*Exercise goal*.
Please pick out and copy every line of the material below that contains the word "closer". Case counts.

*Given data*.
+===+

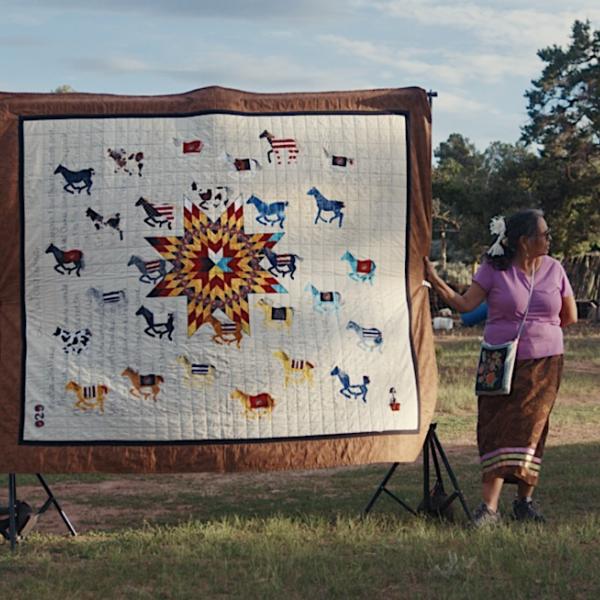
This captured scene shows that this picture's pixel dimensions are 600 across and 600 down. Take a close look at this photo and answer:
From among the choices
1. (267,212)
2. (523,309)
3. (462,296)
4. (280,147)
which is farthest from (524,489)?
(280,147)

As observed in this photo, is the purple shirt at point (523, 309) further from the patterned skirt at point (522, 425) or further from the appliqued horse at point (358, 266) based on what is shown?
the appliqued horse at point (358, 266)

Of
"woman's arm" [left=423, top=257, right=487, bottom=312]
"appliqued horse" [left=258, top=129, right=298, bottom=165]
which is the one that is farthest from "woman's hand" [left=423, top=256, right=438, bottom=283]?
"appliqued horse" [left=258, top=129, right=298, bottom=165]

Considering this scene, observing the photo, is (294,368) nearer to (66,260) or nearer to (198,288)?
(198,288)

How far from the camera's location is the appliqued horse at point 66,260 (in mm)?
6441

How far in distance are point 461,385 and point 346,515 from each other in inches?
318

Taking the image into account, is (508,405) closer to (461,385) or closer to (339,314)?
(339,314)

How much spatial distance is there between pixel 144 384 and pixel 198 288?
24.4 inches

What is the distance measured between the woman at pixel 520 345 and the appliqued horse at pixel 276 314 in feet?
2.87

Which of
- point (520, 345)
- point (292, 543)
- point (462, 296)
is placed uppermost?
point (462, 296)

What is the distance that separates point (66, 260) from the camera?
6.46 metres

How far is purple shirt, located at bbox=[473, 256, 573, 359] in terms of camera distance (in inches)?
255

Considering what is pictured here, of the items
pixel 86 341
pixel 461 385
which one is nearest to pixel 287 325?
pixel 86 341

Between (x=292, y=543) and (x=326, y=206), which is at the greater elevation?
(x=326, y=206)

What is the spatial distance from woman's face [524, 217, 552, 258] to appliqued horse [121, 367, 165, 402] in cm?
221
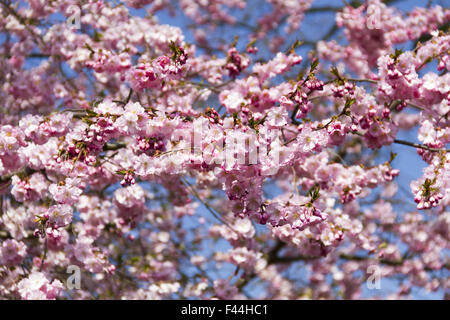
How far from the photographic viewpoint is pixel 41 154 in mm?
4066

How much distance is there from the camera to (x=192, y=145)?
3.52m

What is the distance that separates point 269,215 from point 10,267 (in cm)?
257

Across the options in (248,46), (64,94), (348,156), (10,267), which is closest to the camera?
(10,267)

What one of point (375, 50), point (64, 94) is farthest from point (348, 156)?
point (64, 94)

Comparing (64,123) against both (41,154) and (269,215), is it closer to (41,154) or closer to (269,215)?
(41,154)

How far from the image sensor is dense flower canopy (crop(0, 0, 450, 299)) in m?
3.51

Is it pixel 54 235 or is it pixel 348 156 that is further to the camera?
pixel 348 156

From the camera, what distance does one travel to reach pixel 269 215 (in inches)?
136

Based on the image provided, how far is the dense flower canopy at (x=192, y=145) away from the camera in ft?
11.5

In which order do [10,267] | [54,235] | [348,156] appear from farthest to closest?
[348,156], [10,267], [54,235]
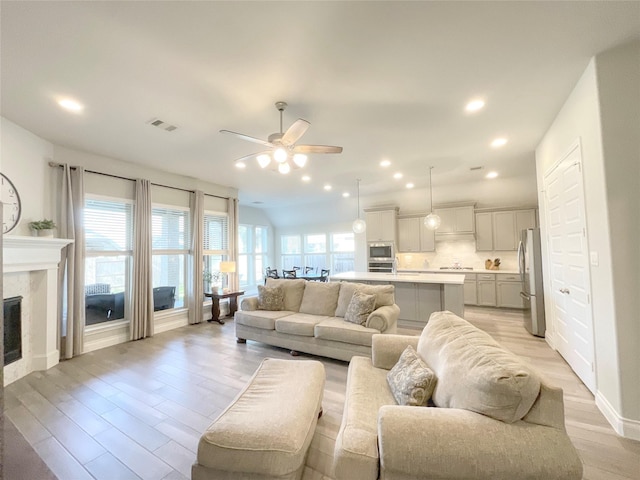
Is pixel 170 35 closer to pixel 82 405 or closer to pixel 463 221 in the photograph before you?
pixel 82 405

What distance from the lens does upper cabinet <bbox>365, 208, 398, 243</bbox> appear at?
725 cm

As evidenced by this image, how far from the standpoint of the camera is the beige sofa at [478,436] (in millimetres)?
1129

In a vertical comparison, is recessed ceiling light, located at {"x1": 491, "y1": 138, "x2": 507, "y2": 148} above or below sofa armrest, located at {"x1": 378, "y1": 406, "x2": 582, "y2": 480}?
above

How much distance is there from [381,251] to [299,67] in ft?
Answer: 18.6

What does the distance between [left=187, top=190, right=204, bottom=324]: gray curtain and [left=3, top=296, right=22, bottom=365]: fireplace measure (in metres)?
2.40

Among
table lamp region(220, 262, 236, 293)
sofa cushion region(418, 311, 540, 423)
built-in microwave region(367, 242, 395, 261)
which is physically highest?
built-in microwave region(367, 242, 395, 261)

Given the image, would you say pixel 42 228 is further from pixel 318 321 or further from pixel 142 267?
pixel 318 321

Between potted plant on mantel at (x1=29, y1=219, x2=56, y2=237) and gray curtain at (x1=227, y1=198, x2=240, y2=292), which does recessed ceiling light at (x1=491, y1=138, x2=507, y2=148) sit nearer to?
gray curtain at (x1=227, y1=198, x2=240, y2=292)

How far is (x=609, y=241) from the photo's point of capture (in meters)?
2.14

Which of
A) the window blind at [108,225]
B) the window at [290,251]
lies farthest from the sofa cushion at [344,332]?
the window at [290,251]

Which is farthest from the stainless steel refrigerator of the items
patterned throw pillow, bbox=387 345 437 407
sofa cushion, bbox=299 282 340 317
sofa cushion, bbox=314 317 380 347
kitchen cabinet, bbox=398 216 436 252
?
patterned throw pillow, bbox=387 345 437 407

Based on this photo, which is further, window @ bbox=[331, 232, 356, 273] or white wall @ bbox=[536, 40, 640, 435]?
window @ bbox=[331, 232, 356, 273]

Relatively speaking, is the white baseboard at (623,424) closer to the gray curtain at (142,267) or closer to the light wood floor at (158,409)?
the light wood floor at (158,409)

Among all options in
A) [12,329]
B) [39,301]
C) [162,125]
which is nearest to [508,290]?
[162,125]
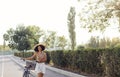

+===+

*Answer for this exercise*.
Taking the image into account, is (508,405) closer to (461,385) or closer to (339,314)?
Comparing (64,123) against both (41,154) and (269,215), is it closer to (41,154) or closer to (269,215)?
Is pixel 170 35 closer to pixel 82 405 or closer to pixel 463 221 in the photograph before you?
Relatively speaking, is the white baseboard at (623,424) closer to the gray curtain at (142,267) or closer to the light wood floor at (158,409)?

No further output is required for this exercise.